Case 5: 31 year old female patient presented with history of Raynaud’s phenomenon, joint pain and fatigue and was on evaluation in OPD basis. She was admitted to psychiatry ward when she developed catatonic posturing. Investigations showed ANA Hep2 positivity with coarse speckled pattern with positive anti- Sm fraction, SSa and Ro52. ANCA was negative. MRI Brain revealed multiple small infarcts in bilateral brain suggestive of CNS vasculitis. CSF study was normal. Thyroid profile and anti TPO was normal. Patient was started on steroids and cyclophosphamide. Henceforth, there was gradual improvement of catatonia in 2 months.


In all our cases, SLE was suspected based on clinical features and confirmed with autoantibody assay. Response to treatment was assessed with monthly follow ups in outpatient department where most of our patients showed marked improvement in symptoms and quality of life.

Although this article showcases rare manifestations of SLE, these initial presentations are not unprecedented.

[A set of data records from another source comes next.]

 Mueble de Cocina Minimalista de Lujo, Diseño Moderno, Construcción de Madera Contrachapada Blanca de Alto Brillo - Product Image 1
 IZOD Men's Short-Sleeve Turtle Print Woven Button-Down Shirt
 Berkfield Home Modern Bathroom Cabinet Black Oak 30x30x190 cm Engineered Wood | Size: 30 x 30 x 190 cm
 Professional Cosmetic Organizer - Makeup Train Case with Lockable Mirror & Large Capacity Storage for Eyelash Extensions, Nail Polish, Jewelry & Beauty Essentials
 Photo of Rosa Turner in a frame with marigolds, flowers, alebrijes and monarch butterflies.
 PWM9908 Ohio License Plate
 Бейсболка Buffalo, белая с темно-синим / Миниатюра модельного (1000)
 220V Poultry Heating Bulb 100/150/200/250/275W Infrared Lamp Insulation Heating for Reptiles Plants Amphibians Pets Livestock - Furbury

There is very sparse literature regarding TTP in SLE patients. However, several studies put the incidence of TTP in SLE patients to be as low as 0.5% [5]. It is difficult to detect both conditions simultaneously as many of the features overlap [6]. In our patient increased number of schistocytes in peripheral smear, low platelet count in presence of autoantibodies related to SLE and response to plasmapheresis clinched the diagnosis.

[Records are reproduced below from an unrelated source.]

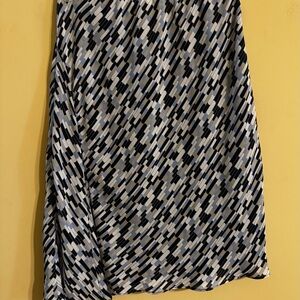 Worthington Black and White Midi A-Line Skirt
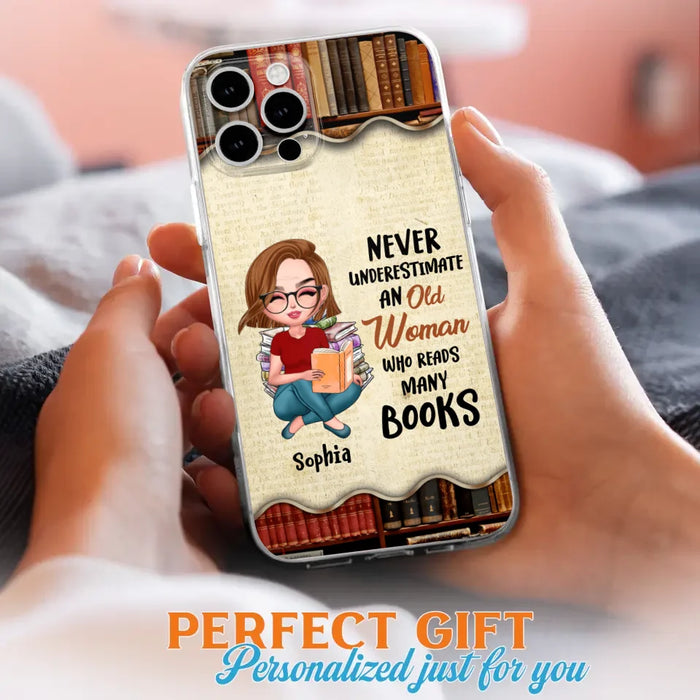 Custom Personalized Old Woman Books Phone Case -  Gift Idea For Books Lover - Case For iPhone And Samsung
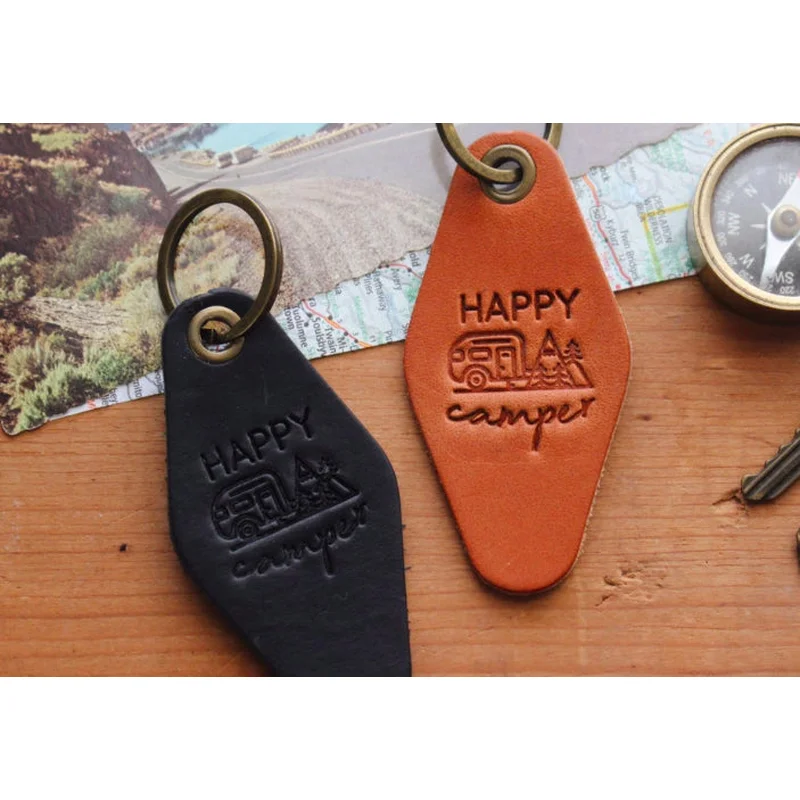 Happy Camper Leather Keychain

Lupus can present with any number of lung manifestations including pruritus, pneumonia, pulmonary hemorrhage or effusion, interstitial lung disease, pulmonary hypertension; but spontaneous pneumothorax in a young patient is not a common finding. Although aetiology is uncertain, but it has been postulated that rupture of small blebs secondary to underlying pneumonitis or infarction can cause spontaneous pneumothorax [7]. There are 11 reported cases of SLE presenting with pneumothorax in adults of which 10 patients had underlying parenchymal lesion. In our young patient with chest pain, hydropneumothorax was detected on clinical examination and radiography which resolved on chest tube drainage and steroids.

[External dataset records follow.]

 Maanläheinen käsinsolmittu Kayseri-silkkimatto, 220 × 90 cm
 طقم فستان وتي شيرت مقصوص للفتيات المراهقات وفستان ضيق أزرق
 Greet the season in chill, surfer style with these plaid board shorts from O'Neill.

SLE as an autoimmune disorder can predispose to hemophagocytic lymphohistiocytosis (HLH). Multiple studies put the worldwide incidence to be somewhere around 0.9 to 4.6% [8]. It poses a diagnostic challenge as features of HLH can often be confused with sepsis which is very common in a SLE patient on immunosuppressants. In our patient HLH was diagnosed in consensus to HLH-2004 criteria and treatment given with high dose steroids following which patient improved.

Digital gangrene is a relatively rare presentation of SLE which may be attributed to vasospasm, vasculitis or thromboembolism usually in long standing disease or in association with antiphospholipid antibody syndrome (APLA) or Raynaud’s phenomenon. There are few case reports of gangrene in SLE patients with secondary APLA [9,10] but in absence of APLA digital gangrene in SLE is very rare. In our patient APLA profile was negative and patient improved on steroids and cyclophosphamide therapy.

Neuropsychiatric SLE includes a constellation of symptoms – both neurological and psychiatric secondary to central nervous system involvement [11]. Catatonia as a presenting feature of NPSLE is uncommon. Usual treatment in our patient with SLE caused remission without any relapse of symptoms.

The objective of our case series is to put forward the unusual initial presentations of SLE and emphasis the need of awareness so that early detection and timely institution of appropriate treatment of this deadly disease can be achieved.